In high school, my lit class was a little different than most. The teacher encouraged us to think outside the classroom experience, even though we were still in the class. One of the first books we read was of course The Great Gatsby. The year we read the book was also, by coincidence, the same year the movie starring Robert Redford and Mia Farrow was released. Not only did we read the book, but also were assigned to see the movie. This enabled us to fully discuss the symbolism in the work.
When we read To Kill a Mockingbird, we were actually able to set up a mock courtroom. All the players were there, the accused, accuser, DA, and defense attorney. We even had a jury. I played the part of the DA, and it was so much fun. But, through that experience, we were able to really dig into the book.
After leaving this class, the few times I thought that perhaps I should have gone to college earlier and become a teacher, that class was my model for the honors lit class I would have wanted to teach.
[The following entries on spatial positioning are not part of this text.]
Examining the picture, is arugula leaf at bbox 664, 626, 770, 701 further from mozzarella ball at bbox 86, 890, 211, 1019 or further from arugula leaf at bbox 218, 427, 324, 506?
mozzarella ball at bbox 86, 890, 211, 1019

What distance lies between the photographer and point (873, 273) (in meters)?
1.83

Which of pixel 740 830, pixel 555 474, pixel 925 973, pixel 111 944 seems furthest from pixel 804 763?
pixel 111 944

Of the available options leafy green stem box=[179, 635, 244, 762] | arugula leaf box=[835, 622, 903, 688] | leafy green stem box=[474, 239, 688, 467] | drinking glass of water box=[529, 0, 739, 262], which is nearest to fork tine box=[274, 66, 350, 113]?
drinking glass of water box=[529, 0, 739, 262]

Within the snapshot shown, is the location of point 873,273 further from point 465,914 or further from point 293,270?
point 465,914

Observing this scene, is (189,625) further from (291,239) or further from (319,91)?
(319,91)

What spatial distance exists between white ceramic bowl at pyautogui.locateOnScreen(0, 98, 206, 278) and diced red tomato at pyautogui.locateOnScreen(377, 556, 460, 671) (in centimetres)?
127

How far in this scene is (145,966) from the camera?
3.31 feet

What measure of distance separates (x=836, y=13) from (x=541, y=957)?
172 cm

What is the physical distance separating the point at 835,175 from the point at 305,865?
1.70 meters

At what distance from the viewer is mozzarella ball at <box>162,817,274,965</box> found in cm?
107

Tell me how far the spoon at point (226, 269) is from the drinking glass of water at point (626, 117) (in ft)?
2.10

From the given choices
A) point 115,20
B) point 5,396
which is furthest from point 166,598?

This is the type of experience I want my students to have in my classroom.
Coming into a classroom as an instructor in this era, I will be facing challenges most of my peers will not. My experience and point of view comes from a different era than the Millenials and Gen “Zers” that will be filling my classroom. Most of their parents will be late Gen “X’ers” and early Millenials themselves. Therefore, they will have practically no concept of the Vietnam War, or its protests, the struggles of creating the Civil Rights or Feminist Movements, or even some of the music, literature or other media that came from that time. In my humble opinion, this was a very important time in American History. While this is an English class, I hope to use essays and arguments to broaden the horizons of these students in (selfish) hopes of keeping a small part of this era alive.
I also want to make a classroom a safe place where ideas are shared and topics explored. The concepts we learned will assist in making this ideal happen, especially since writing is a social and rhetorical activity. Even when we are sitting around a campfire, telling a ghost story, we are trying to persuade people either to believe what is being said or to be scared at the end of the story-telling. “We can expend time and energy writing whatever we want, but if our intended audience is not reached, then all of that work is for naught” (Cochran).
We do this by using recognizable forms, which is why I want to use music, other literature, classic vehicles, etc as the subjects of the papers that my students will be writing. Therefore, research will be a huge part of all these assignments. This is one small area of the concept that we all have more to learn, which will be explored even more in the review and revision process I intend to employ in my classes. I also believe that writing the different types of papers, in different styles will help students add to the identities and ideologies they have already formed and the history and stories they bring with them. “As an undergraduate, and especially now in graduate school, genre was and continues to be a huge subject” (Cochran).